Blocking alpha2A adrenoceptors, but not dopamine receptors, augments bupropion-induced hypophagia in rats
Disclosures: Dr. Janhunen reports grant from TI Pharma, during the conduct of the study; other from Orion Pharma Orion Corp. (current employment), outside the submitted work. Dr. la Fleur and Prof. Adan report grant from TI Pharma, during the conduct of the study. The authors have no competing interests.

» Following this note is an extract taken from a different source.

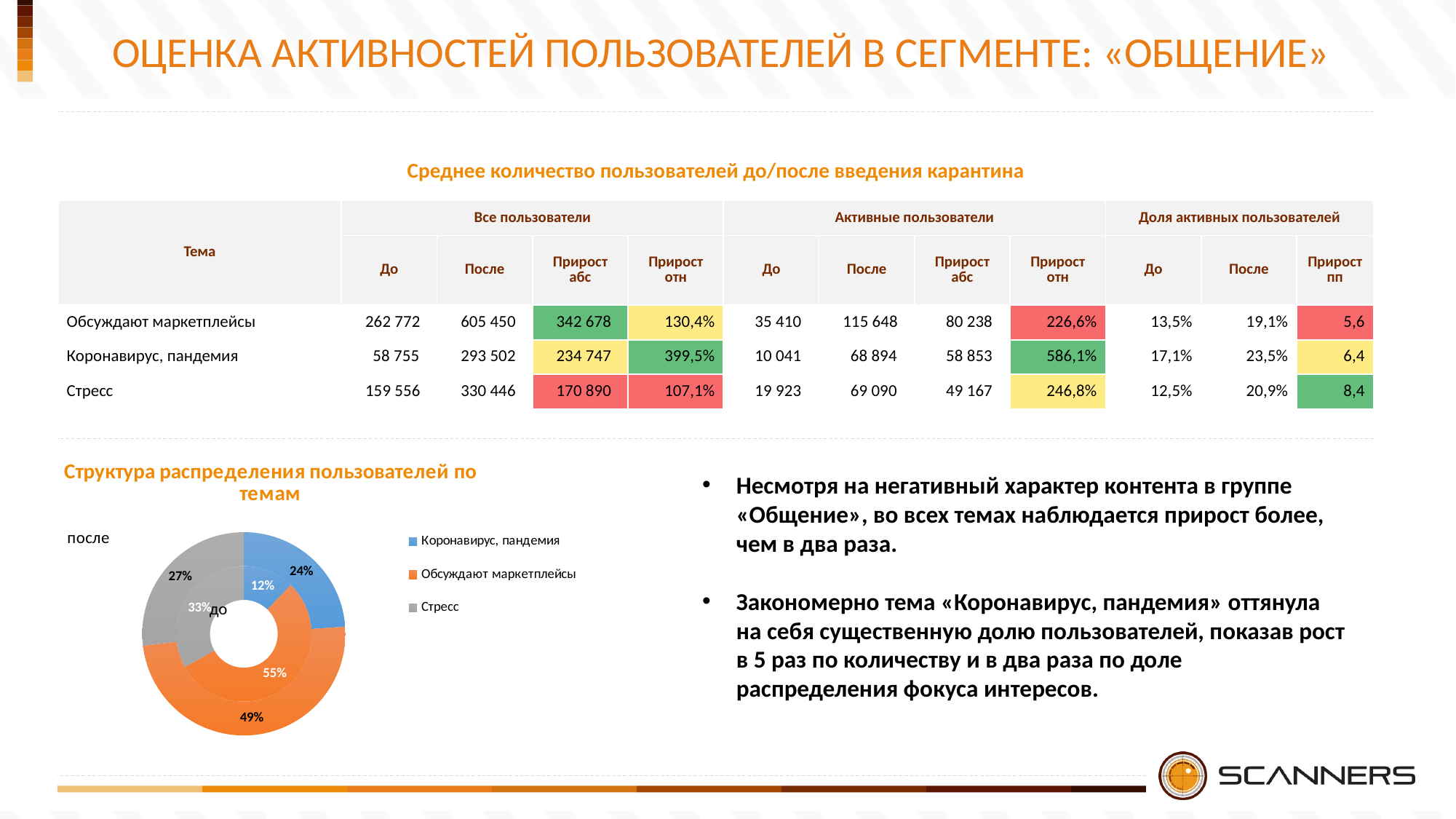
In the doughnut chart, what share does «Обсуждают маркетплейсы» have in the outer ring («после»)? 49% In the doughnut chart, what is the difference between the shares of «Обсуждают маркетплейсы» and «Стресс» in the outer ring («после»)? 22 percentage points In the doughnut chart, what share does «Коронавирус, пандемия» have in the inner ring («до»)? 12% In the doughnut chart, what colour represents «Стресс»? Grey In the doughnut chart, by how many percentage points did the share of «Коронавирус, пандемия» change from the inner ring («до», 12%) to the outer ring («после», 24%)? 12 percentage points What kind of chart is shown under the title «Структура распределения пользователей по темам»? Doughnut chart In the doughnut chart, which is larger: the share of «Стресс» in the inner ring («до») or in the outer ring («после»)? Inner ring («до») In the doughnut chart, which topic has the largest share in the outer ring («после»)? Обсуждают маркетплейсы In the doughnut chart, what share does «Коронавирус, пандемия» have in the outer ring («после»)? 24% In the doughnut chart, which topic has the smallest share in the inner ring («до»)? Коронавирус, пандемия In the doughnut chart, what share does «Стресс» have in the inner ring («до»)? 33% How many series does the legend of the doughnut chart list? 3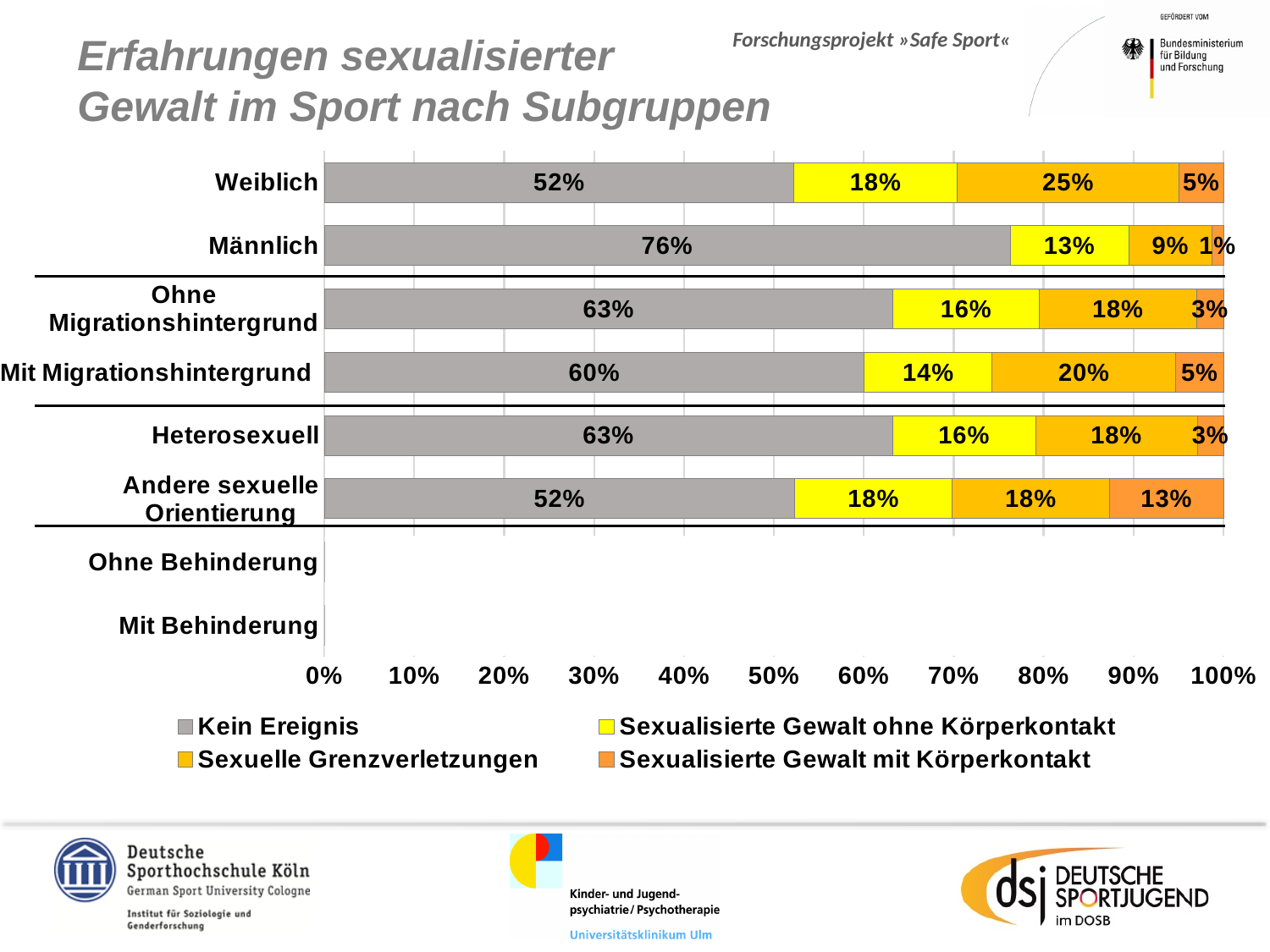
Which is larger: the "Sexuelle Grenzverletzungen" value for Mit Migrationshintergrund or for Ohne Migrationshintergrund? Mit Migrationshintergrund What is the "Sexualisierte Gewalt mit Körperkontakt" value for Andere sexuelle Orientierung? 13% Which subgroup has the highest "Kein Ereignis" value? Männlich Which subgroup has the lowest "Sexualisierte Gewalt mit Körperkontakt" value? Männlich How many series does the legend list? 4 What is the "Sexuelle Grenzverletzungen" value for Weiblich? 25% What is the "Kein Ereignis" value for Männlich? 76% What is the "Sexualisierte Gewalt ohne Körperkontakt" value for Mit Migrationshintergrund? 14% What kind of chart is shown on the slide? Stacked bar chart Which legend entry is shown in grey? Kein Ereignis What is the difference between the "Kein Ereignis" values for Männlich and Weiblich? 24% What is the total of the stacked bar for Heterosexuell? 100%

Funding agencies: This study was supported by TI Pharma project T2.105.
Author contributions: SJ, RA and SF designed the study, wrote protocol and managed literature searches and analyses. SJ undertook the statistical analyses and wrote the first draft of manuscript. All authors contributed to and have approved the final manuscript.
Anti-obesity drugs have adverse effects which limit their use, creating a need for novel anti-obesity compounds. We studied effects of dopamine (DA) and norepinephrine (NE) reuptake inhibitor bupropion (BUP), alone and after blocking α1- or α2-adrenoceptors (AR), D1/5, D2/3, or D4 receptors, to determine which receptors act downstream of BUP.
Design and Methods
Effects on caloric intake, meal patterning and locomotion were assessed, using an automated weighing system and telemetry in male rats with 18-h access to Western Human style diet.
BUP (30 mg/kg) induced hypophagia by reducing meal size and postponing meal initiation. WB4101 (α1-AR; 2 mg/kg) and imiloxan (α2B-AR; 5 mg/kg) attenuated BUP's effect on meal size, while WB4101 and BRL 44408 (α2A/D-AR; 2 mg/kg) counteracted effect on meal initiation. Atipamezole (α2-AR; 1 mg/kg) and imiloxan further postponed initiation of meals. SKF 83566 (D1/5; 0.3 mg/kg), raclopride (D2/3; 0.5 mg/kg) and to a lesser extent FAUC 213 (D4; 0.5 mg/kg), attenuated BUP-induced hypophagia. BUP stimulated locomotion, which was blocked by all antagonists, except FAUC 213 or BRL 44408.
Alpha1-, α2A/D- and α2B-ARs, and DA receptors underlie BUP's effects on size and initiation of meals, while blocking pre-synaptic α2-ARs enhanced BUP-induced hypophagia. An inverse agonist of (pre-synaptic) α2A-ARs could enhance BUP-induced anorexia and treat eating disorders and obesity.